Most importantly, I had the freedom to think outside of South Africa. In my class of 32 we were from 28 different countries. We were trying to understand the dynamics of the Philippines, the Nicaraguan revolution, the fascinating economic and political dynamics of India or what it means to be Mexican. You see that the anti-apartheid struggle is not the only struggle that exists. Others are equally important and there are lessons that we can learn from each other.
Sussex opened opportunities to engage with politics and with academia. In IDS you had people who were studying South American economies, the Palestinian question, agriculture and the development challenges in India and in Africa… such a wide range of issues. I got involved with the policy questions that the ANC was facing at the time – like what will we do when we get freedom? Are we ready to govern? With Raphie Kaplinsky, we conceptualised a programme called the Industrial Strategy Project, and run a series of research studies on 12 different sectors of the South African economy before 1994, which we presented to the ANC and COSATU in South Africa. Inputs from these studies and others informed what emerged as the re-industrialisation strategy of the post-Apartheid South Africa.
I had an amazing time at Sussex. We had a strong, anti-apartheid student association. The other South Africans and I shared a house together and we used to cook South African food and talk about South Africa, and then we travelled around UK campuses organising students from South Africa to become politically active and work with the British Anti-Apartheid Movement. We felt it was important to organise a UK student association. Besides the politics and the education, we had fun. We got artists such as Hugh Masekela, Abdullah Ibrahim to play at Sussex in support of the anti-apartheid association and the Mandela Scholarship.
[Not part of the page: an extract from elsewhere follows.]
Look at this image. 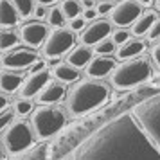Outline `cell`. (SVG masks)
I'll return each mask as SVG.
<instances>
[{"mask_svg": "<svg viewBox=\"0 0 160 160\" xmlns=\"http://www.w3.org/2000/svg\"><path fill=\"white\" fill-rule=\"evenodd\" d=\"M74 160H160V149L133 113H121L88 135Z\"/></svg>", "mask_w": 160, "mask_h": 160, "instance_id": "1", "label": "cell"}, {"mask_svg": "<svg viewBox=\"0 0 160 160\" xmlns=\"http://www.w3.org/2000/svg\"><path fill=\"white\" fill-rule=\"evenodd\" d=\"M110 88L97 79H85L79 81L76 87L68 92V112L72 115H83L92 110L102 106L108 101Z\"/></svg>", "mask_w": 160, "mask_h": 160, "instance_id": "2", "label": "cell"}, {"mask_svg": "<svg viewBox=\"0 0 160 160\" xmlns=\"http://www.w3.org/2000/svg\"><path fill=\"white\" fill-rule=\"evenodd\" d=\"M153 67L144 58H131L124 63L117 65L112 72V85L117 90H128V88L138 87L151 78Z\"/></svg>", "mask_w": 160, "mask_h": 160, "instance_id": "3", "label": "cell"}, {"mask_svg": "<svg viewBox=\"0 0 160 160\" xmlns=\"http://www.w3.org/2000/svg\"><path fill=\"white\" fill-rule=\"evenodd\" d=\"M133 115L160 149V92L148 95L138 104H135Z\"/></svg>", "mask_w": 160, "mask_h": 160, "instance_id": "4", "label": "cell"}, {"mask_svg": "<svg viewBox=\"0 0 160 160\" xmlns=\"http://www.w3.org/2000/svg\"><path fill=\"white\" fill-rule=\"evenodd\" d=\"M67 122V117L63 110L49 106V104H42L40 108L32 112V119H31V126L40 138H49L54 137L58 131L63 130Z\"/></svg>", "mask_w": 160, "mask_h": 160, "instance_id": "5", "label": "cell"}, {"mask_svg": "<svg viewBox=\"0 0 160 160\" xmlns=\"http://www.w3.org/2000/svg\"><path fill=\"white\" fill-rule=\"evenodd\" d=\"M34 135L36 133L32 130V126H29L25 121H15L11 126H8L4 130L2 142H4L6 151L16 155V153L29 149L34 142Z\"/></svg>", "mask_w": 160, "mask_h": 160, "instance_id": "6", "label": "cell"}, {"mask_svg": "<svg viewBox=\"0 0 160 160\" xmlns=\"http://www.w3.org/2000/svg\"><path fill=\"white\" fill-rule=\"evenodd\" d=\"M74 43H76V34L72 29H54L49 34V38L45 40L43 43V54L49 59L52 58H59L61 54L72 51Z\"/></svg>", "mask_w": 160, "mask_h": 160, "instance_id": "7", "label": "cell"}, {"mask_svg": "<svg viewBox=\"0 0 160 160\" xmlns=\"http://www.w3.org/2000/svg\"><path fill=\"white\" fill-rule=\"evenodd\" d=\"M38 61V52L32 47H18L2 52V67L9 70H23Z\"/></svg>", "mask_w": 160, "mask_h": 160, "instance_id": "8", "label": "cell"}, {"mask_svg": "<svg viewBox=\"0 0 160 160\" xmlns=\"http://www.w3.org/2000/svg\"><path fill=\"white\" fill-rule=\"evenodd\" d=\"M142 15V8L137 0H119L112 9V23L117 27L133 25Z\"/></svg>", "mask_w": 160, "mask_h": 160, "instance_id": "9", "label": "cell"}, {"mask_svg": "<svg viewBox=\"0 0 160 160\" xmlns=\"http://www.w3.org/2000/svg\"><path fill=\"white\" fill-rule=\"evenodd\" d=\"M18 34L27 47L34 49V47H40V45L45 43V40L49 38V27L40 20H29V22L22 23Z\"/></svg>", "mask_w": 160, "mask_h": 160, "instance_id": "10", "label": "cell"}, {"mask_svg": "<svg viewBox=\"0 0 160 160\" xmlns=\"http://www.w3.org/2000/svg\"><path fill=\"white\" fill-rule=\"evenodd\" d=\"M112 32V20L106 18H95L90 25H87L81 32V43L83 45H97Z\"/></svg>", "mask_w": 160, "mask_h": 160, "instance_id": "11", "label": "cell"}, {"mask_svg": "<svg viewBox=\"0 0 160 160\" xmlns=\"http://www.w3.org/2000/svg\"><path fill=\"white\" fill-rule=\"evenodd\" d=\"M49 78H51V74H49L47 68L40 70V72L29 74V76L25 78V81H23L22 88H20L22 97H34V95H38L45 87H47Z\"/></svg>", "mask_w": 160, "mask_h": 160, "instance_id": "12", "label": "cell"}, {"mask_svg": "<svg viewBox=\"0 0 160 160\" xmlns=\"http://www.w3.org/2000/svg\"><path fill=\"white\" fill-rule=\"evenodd\" d=\"M117 67L115 59L108 58V56H97L92 58V61L87 65V76L92 79H99V78H106L108 74L113 72V68Z\"/></svg>", "mask_w": 160, "mask_h": 160, "instance_id": "13", "label": "cell"}, {"mask_svg": "<svg viewBox=\"0 0 160 160\" xmlns=\"http://www.w3.org/2000/svg\"><path fill=\"white\" fill-rule=\"evenodd\" d=\"M67 94L65 83L61 81H54V83H47V87L38 94L36 101L38 104H54V102H59Z\"/></svg>", "mask_w": 160, "mask_h": 160, "instance_id": "14", "label": "cell"}, {"mask_svg": "<svg viewBox=\"0 0 160 160\" xmlns=\"http://www.w3.org/2000/svg\"><path fill=\"white\" fill-rule=\"evenodd\" d=\"M23 76L18 74L16 70H9L4 68L2 76H0V88H2V94H13L18 88H22L23 85Z\"/></svg>", "mask_w": 160, "mask_h": 160, "instance_id": "15", "label": "cell"}, {"mask_svg": "<svg viewBox=\"0 0 160 160\" xmlns=\"http://www.w3.org/2000/svg\"><path fill=\"white\" fill-rule=\"evenodd\" d=\"M146 49V43L140 40V38H130L126 43L119 45V49L115 51L117 58L126 61V59H131V58H137L138 54H142Z\"/></svg>", "mask_w": 160, "mask_h": 160, "instance_id": "16", "label": "cell"}, {"mask_svg": "<svg viewBox=\"0 0 160 160\" xmlns=\"http://www.w3.org/2000/svg\"><path fill=\"white\" fill-rule=\"evenodd\" d=\"M68 65L76 67V68H83L87 67L90 61H92V49L88 45H83L81 43L79 47H74L72 51L67 54V59H65Z\"/></svg>", "mask_w": 160, "mask_h": 160, "instance_id": "17", "label": "cell"}, {"mask_svg": "<svg viewBox=\"0 0 160 160\" xmlns=\"http://www.w3.org/2000/svg\"><path fill=\"white\" fill-rule=\"evenodd\" d=\"M18 20H20V13L15 8V4L11 0H2L0 2V23H2V27L4 29L15 27Z\"/></svg>", "mask_w": 160, "mask_h": 160, "instance_id": "18", "label": "cell"}, {"mask_svg": "<svg viewBox=\"0 0 160 160\" xmlns=\"http://www.w3.org/2000/svg\"><path fill=\"white\" fill-rule=\"evenodd\" d=\"M52 74L56 76V79L61 81V83H74V81L79 79V70L76 68V67L68 65V63H58V65H54L52 68Z\"/></svg>", "mask_w": 160, "mask_h": 160, "instance_id": "19", "label": "cell"}, {"mask_svg": "<svg viewBox=\"0 0 160 160\" xmlns=\"http://www.w3.org/2000/svg\"><path fill=\"white\" fill-rule=\"evenodd\" d=\"M157 22V15L153 13V11H146L140 15L137 22L133 23V27H131V32H133V36H144L149 32L151 29V25Z\"/></svg>", "mask_w": 160, "mask_h": 160, "instance_id": "20", "label": "cell"}, {"mask_svg": "<svg viewBox=\"0 0 160 160\" xmlns=\"http://www.w3.org/2000/svg\"><path fill=\"white\" fill-rule=\"evenodd\" d=\"M18 36L20 34H16V32H13V31H9V29L2 31V36H0V49H2V52H8L13 47H16Z\"/></svg>", "mask_w": 160, "mask_h": 160, "instance_id": "21", "label": "cell"}, {"mask_svg": "<svg viewBox=\"0 0 160 160\" xmlns=\"http://www.w3.org/2000/svg\"><path fill=\"white\" fill-rule=\"evenodd\" d=\"M47 22H49V25L56 27V29H59V27L65 25L67 16H65V13H63L61 6H59V8H52L51 11H49V15H47Z\"/></svg>", "mask_w": 160, "mask_h": 160, "instance_id": "22", "label": "cell"}, {"mask_svg": "<svg viewBox=\"0 0 160 160\" xmlns=\"http://www.w3.org/2000/svg\"><path fill=\"white\" fill-rule=\"evenodd\" d=\"M61 9H63L67 18L72 20V18L81 15V2H78V0H63L61 2Z\"/></svg>", "mask_w": 160, "mask_h": 160, "instance_id": "23", "label": "cell"}, {"mask_svg": "<svg viewBox=\"0 0 160 160\" xmlns=\"http://www.w3.org/2000/svg\"><path fill=\"white\" fill-rule=\"evenodd\" d=\"M15 4V8L18 9V13L22 18H27L29 15L34 13V2L36 0H11Z\"/></svg>", "mask_w": 160, "mask_h": 160, "instance_id": "24", "label": "cell"}, {"mask_svg": "<svg viewBox=\"0 0 160 160\" xmlns=\"http://www.w3.org/2000/svg\"><path fill=\"white\" fill-rule=\"evenodd\" d=\"M15 112H16V115H20V117L29 115L31 112H32V101H31L29 97L18 99V101L15 102Z\"/></svg>", "mask_w": 160, "mask_h": 160, "instance_id": "25", "label": "cell"}, {"mask_svg": "<svg viewBox=\"0 0 160 160\" xmlns=\"http://www.w3.org/2000/svg\"><path fill=\"white\" fill-rule=\"evenodd\" d=\"M115 51V43H113V40L112 38H104L102 42L95 45V52L97 54H101V56H106V54H112V52Z\"/></svg>", "mask_w": 160, "mask_h": 160, "instance_id": "26", "label": "cell"}, {"mask_svg": "<svg viewBox=\"0 0 160 160\" xmlns=\"http://www.w3.org/2000/svg\"><path fill=\"white\" fill-rule=\"evenodd\" d=\"M112 40H113V43L115 45L126 43V42L130 40V31L126 29V27H119V29L112 31Z\"/></svg>", "mask_w": 160, "mask_h": 160, "instance_id": "27", "label": "cell"}, {"mask_svg": "<svg viewBox=\"0 0 160 160\" xmlns=\"http://www.w3.org/2000/svg\"><path fill=\"white\" fill-rule=\"evenodd\" d=\"M2 115H0V128H2V131L6 130L8 126H11V124L15 122V113L16 112H13V110H2L0 112Z\"/></svg>", "mask_w": 160, "mask_h": 160, "instance_id": "28", "label": "cell"}, {"mask_svg": "<svg viewBox=\"0 0 160 160\" xmlns=\"http://www.w3.org/2000/svg\"><path fill=\"white\" fill-rule=\"evenodd\" d=\"M97 13L99 15H108L112 13V9H113V4H112V0H97Z\"/></svg>", "mask_w": 160, "mask_h": 160, "instance_id": "29", "label": "cell"}, {"mask_svg": "<svg viewBox=\"0 0 160 160\" xmlns=\"http://www.w3.org/2000/svg\"><path fill=\"white\" fill-rule=\"evenodd\" d=\"M85 23H87V20L83 18V15H79V16H76V18H72V20L68 22V25H70V29L76 32V31H83L85 29Z\"/></svg>", "mask_w": 160, "mask_h": 160, "instance_id": "30", "label": "cell"}, {"mask_svg": "<svg viewBox=\"0 0 160 160\" xmlns=\"http://www.w3.org/2000/svg\"><path fill=\"white\" fill-rule=\"evenodd\" d=\"M148 36H149V40H157V38H160V20L157 18V22L151 25V29H149V32H148Z\"/></svg>", "mask_w": 160, "mask_h": 160, "instance_id": "31", "label": "cell"}, {"mask_svg": "<svg viewBox=\"0 0 160 160\" xmlns=\"http://www.w3.org/2000/svg\"><path fill=\"white\" fill-rule=\"evenodd\" d=\"M97 8H87L85 11H83V18L87 20V22H92V20H95L97 18Z\"/></svg>", "mask_w": 160, "mask_h": 160, "instance_id": "32", "label": "cell"}, {"mask_svg": "<svg viewBox=\"0 0 160 160\" xmlns=\"http://www.w3.org/2000/svg\"><path fill=\"white\" fill-rule=\"evenodd\" d=\"M47 15H49V11L45 9L43 4H38L36 8H34V16H36L38 20H42V18H43V16H47Z\"/></svg>", "mask_w": 160, "mask_h": 160, "instance_id": "33", "label": "cell"}, {"mask_svg": "<svg viewBox=\"0 0 160 160\" xmlns=\"http://www.w3.org/2000/svg\"><path fill=\"white\" fill-rule=\"evenodd\" d=\"M151 58H153V61H155V65H157V67L160 68V43L153 47V51H151Z\"/></svg>", "mask_w": 160, "mask_h": 160, "instance_id": "34", "label": "cell"}, {"mask_svg": "<svg viewBox=\"0 0 160 160\" xmlns=\"http://www.w3.org/2000/svg\"><path fill=\"white\" fill-rule=\"evenodd\" d=\"M43 68H45V63H43V61H36V63H34V67H31V70H29V74L40 72V70H43Z\"/></svg>", "mask_w": 160, "mask_h": 160, "instance_id": "35", "label": "cell"}, {"mask_svg": "<svg viewBox=\"0 0 160 160\" xmlns=\"http://www.w3.org/2000/svg\"><path fill=\"white\" fill-rule=\"evenodd\" d=\"M95 2L97 0H81V6L87 9V8H95Z\"/></svg>", "mask_w": 160, "mask_h": 160, "instance_id": "36", "label": "cell"}, {"mask_svg": "<svg viewBox=\"0 0 160 160\" xmlns=\"http://www.w3.org/2000/svg\"><path fill=\"white\" fill-rule=\"evenodd\" d=\"M38 4H43V6H51V4H54L56 0H36Z\"/></svg>", "mask_w": 160, "mask_h": 160, "instance_id": "37", "label": "cell"}, {"mask_svg": "<svg viewBox=\"0 0 160 160\" xmlns=\"http://www.w3.org/2000/svg\"><path fill=\"white\" fill-rule=\"evenodd\" d=\"M138 4H140V6H149V4H151L153 0H137Z\"/></svg>", "mask_w": 160, "mask_h": 160, "instance_id": "38", "label": "cell"}, {"mask_svg": "<svg viewBox=\"0 0 160 160\" xmlns=\"http://www.w3.org/2000/svg\"><path fill=\"white\" fill-rule=\"evenodd\" d=\"M155 6H157V9H160V0H155Z\"/></svg>", "mask_w": 160, "mask_h": 160, "instance_id": "39", "label": "cell"}, {"mask_svg": "<svg viewBox=\"0 0 160 160\" xmlns=\"http://www.w3.org/2000/svg\"><path fill=\"white\" fill-rule=\"evenodd\" d=\"M59 160H70V158H59Z\"/></svg>", "mask_w": 160, "mask_h": 160, "instance_id": "40", "label": "cell"}, {"mask_svg": "<svg viewBox=\"0 0 160 160\" xmlns=\"http://www.w3.org/2000/svg\"><path fill=\"white\" fill-rule=\"evenodd\" d=\"M112 2H115V0H112ZM117 2H119V0H117Z\"/></svg>", "mask_w": 160, "mask_h": 160, "instance_id": "41", "label": "cell"}]
</instances>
On the day in 1990 it was announced that Mandela would be released, there was a big party on campus. The next day I was on a plane back to South Africa. Robin Murray tried to persuade me to stay. I’d done my thesis on South Africa’s clothing and textile industry and Robin said that if I added a couple of chapters, I could get a PhD. But I said, no, Mandela is being released. I’m going home. There is work to be done.
When Mandela became president, there were more Sussex alum in that government than there has ever been in the UK. There was Thabo Mbeki, the Deputy President, the Pahad brothers, Essop and Aziz, Ketso Gordhan, the Director General of Transport, Zav Rustomjee, the Director General of Trade and Industry, Faizel Ismail, Pinky Mashigo, to name but a few. I was in the presidency as Chief Economic Advisor to Thabo Mbeki from 1995-2000. For a boy from rural Limpopo, being part of the first post-apartheid government and to drive the fundamental change that we all have been fighting for was more than surreal. The debates of different development models, the policy debates and lessons from other developing countries we all discussed and debated at Sussex were absolutely useful as we shaped the new South Africa.
It's important that we don’t lose that connection between Sussex and South Africa. We still have the challenges of development and still have to answer questions around poverty, employment, gender inequality and rural under-development. We still need the intellectual input to rethink policies and design new policies that can deal with the problems we have.